The myth of indie rock hinges on a rebellion from the social norms. On the one hand there was the ‘authentic’ version of you (who got wasted at indie nights and danced to stuff they weren’t playing on the radio.) On the other hand there was normie bullshit that was closed-minded, manufactured and boring. You were not Them. They were not You. But social media helped dismantle this binary. It thrives off user data. So instead of judging yourself against the rampant consumerism of the age, you quite literally became the product the most powerful corporations were selling. This is the logical conclusion of what was already happening. I mean, dancing around in your op-shop leather was always a marketing slogan of sorts – there you were, a DIY style icon for the night, refusing the vapid consumerism of fast fashion while posing for snaps that you hoped might end up in the street press. But now social currency translates directly into actual dollars. Someone will pay you to wear their brand while partying at the premier of Creed II with margarita in your hand. The charade is over.

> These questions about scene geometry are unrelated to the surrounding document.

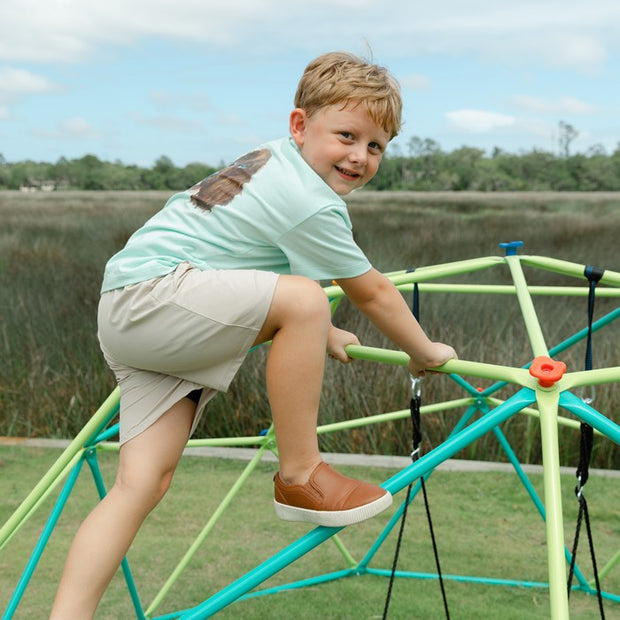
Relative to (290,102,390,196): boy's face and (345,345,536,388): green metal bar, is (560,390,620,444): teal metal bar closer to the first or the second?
(345,345,536,388): green metal bar

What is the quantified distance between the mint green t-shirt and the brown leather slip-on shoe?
1.17ft

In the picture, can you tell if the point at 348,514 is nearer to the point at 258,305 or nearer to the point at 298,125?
the point at 258,305

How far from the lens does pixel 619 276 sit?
213 cm

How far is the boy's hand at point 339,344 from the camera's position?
1829 mm

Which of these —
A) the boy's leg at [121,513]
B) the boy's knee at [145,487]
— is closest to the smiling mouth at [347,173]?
the boy's leg at [121,513]

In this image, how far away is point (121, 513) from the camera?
156 centimetres

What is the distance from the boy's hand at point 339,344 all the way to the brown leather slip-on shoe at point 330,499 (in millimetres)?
294

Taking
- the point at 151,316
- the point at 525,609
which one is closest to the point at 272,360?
the point at 151,316

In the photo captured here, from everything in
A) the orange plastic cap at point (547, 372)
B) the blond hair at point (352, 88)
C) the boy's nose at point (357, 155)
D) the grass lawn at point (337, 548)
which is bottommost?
the grass lawn at point (337, 548)

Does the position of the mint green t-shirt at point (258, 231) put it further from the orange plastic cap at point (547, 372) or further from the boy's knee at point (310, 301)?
the orange plastic cap at point (547, 372)

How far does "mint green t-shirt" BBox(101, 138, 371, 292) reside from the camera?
1.61 meters

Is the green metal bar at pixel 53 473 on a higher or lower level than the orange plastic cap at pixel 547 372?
lower

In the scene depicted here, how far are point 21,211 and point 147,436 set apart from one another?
11.8 m

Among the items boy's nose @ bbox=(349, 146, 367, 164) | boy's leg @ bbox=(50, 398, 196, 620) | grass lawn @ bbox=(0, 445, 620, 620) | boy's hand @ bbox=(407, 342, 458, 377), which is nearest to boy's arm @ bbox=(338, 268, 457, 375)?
boy's hand @ bbox=(407, 342, 458, 377)
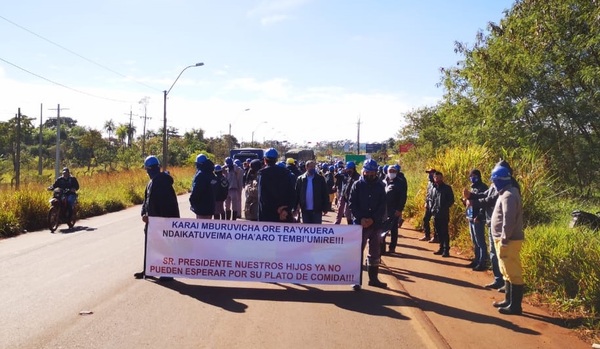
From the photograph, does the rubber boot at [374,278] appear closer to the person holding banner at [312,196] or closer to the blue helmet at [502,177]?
the person holding banner at [312,196]

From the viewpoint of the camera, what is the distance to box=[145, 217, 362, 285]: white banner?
716 cm

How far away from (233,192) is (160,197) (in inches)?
227

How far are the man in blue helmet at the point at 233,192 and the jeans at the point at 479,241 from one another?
255 inches

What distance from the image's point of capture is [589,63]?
14.1 m

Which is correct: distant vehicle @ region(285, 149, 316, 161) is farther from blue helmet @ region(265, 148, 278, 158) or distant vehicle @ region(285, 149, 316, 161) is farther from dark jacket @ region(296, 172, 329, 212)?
blue helmet @ region(265, 148, 278, 158)

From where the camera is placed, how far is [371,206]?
729 centimetres

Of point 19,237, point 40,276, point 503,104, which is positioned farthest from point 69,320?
point 503,104

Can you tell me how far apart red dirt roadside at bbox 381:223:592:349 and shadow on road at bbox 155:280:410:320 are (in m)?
0.44

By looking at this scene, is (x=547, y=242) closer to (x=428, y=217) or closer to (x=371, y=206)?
(x=371, y=206)

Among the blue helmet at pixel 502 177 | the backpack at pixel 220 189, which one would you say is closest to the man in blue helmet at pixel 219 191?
the backpack at pixel 220 189

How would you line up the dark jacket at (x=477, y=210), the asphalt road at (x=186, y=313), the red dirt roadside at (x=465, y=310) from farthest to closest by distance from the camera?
the dark jacket at (x=477, y=210) → the red dirt roadside at (x=465, y=310) → the asphalt road at (x=186, y=313)

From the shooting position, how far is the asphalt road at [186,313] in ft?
16.7

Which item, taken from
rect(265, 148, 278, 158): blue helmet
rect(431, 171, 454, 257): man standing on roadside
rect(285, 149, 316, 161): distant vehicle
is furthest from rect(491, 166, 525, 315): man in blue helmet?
rect(285, 149, 316, 161): distant vehicle

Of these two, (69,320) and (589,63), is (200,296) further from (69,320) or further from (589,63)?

Yet here we are (doing the old jerk-swivel and the spiky air jab) to “Banquet.” The corporate rock machine is dead (for now.) And spiky guitars are nowhere near the charts. But the live experience is still filling arenas full of people old enough to remember how good it feels. Looking around at the ageing hipsters who’ve grown up, gotten the kind of ‘real jobs’ that’ll afford them a cheeky Tuesday night in the good seats, it’s clear that we’re all just as boring as everyone else. And, on a lot of levels, we always were.

But I’ll still always be grateful for this incredibly tight, anxious and joyous set of songs . Because for me, it’s a distillation of what it means to be twenty-something year-old kid who’s a little too preoccupied with figuring out what’s ‘real’ and what’s bullshit (in a world that’s hurtling into unwinnable wars and ecological suicide). Even if it was always a charade, I’ll take it over the pro-Cold War Hollywood propaganda of the Rocky series any day.

Kele might still think anniversary performance is cringeworthy. But, really, so what if Bloc Party’s biggest hits aren’t for anything in particular? They helped kids dance their way through the incurable modern conditions of love and nostalgia. Maybe that’s enough for now.

Nostalgia might stall utopian ideas. But utopia is for fascists and religious fanatics anyway. For now I’ll just dance to a song I used to love, in an arena that was built for tennis and named after a bigot. And I’ll cheer as loud as I can for Kele. Who’s probably just doing it for the money. Because he’s got a young family now. And I’ll keep wanting to believe that if we keep the best bits of the indie ethos alive (try to take full control of your art and your image and your life, be curious, open and try new things) his little daughter will grow up in a world where we get old without getting torn asunder.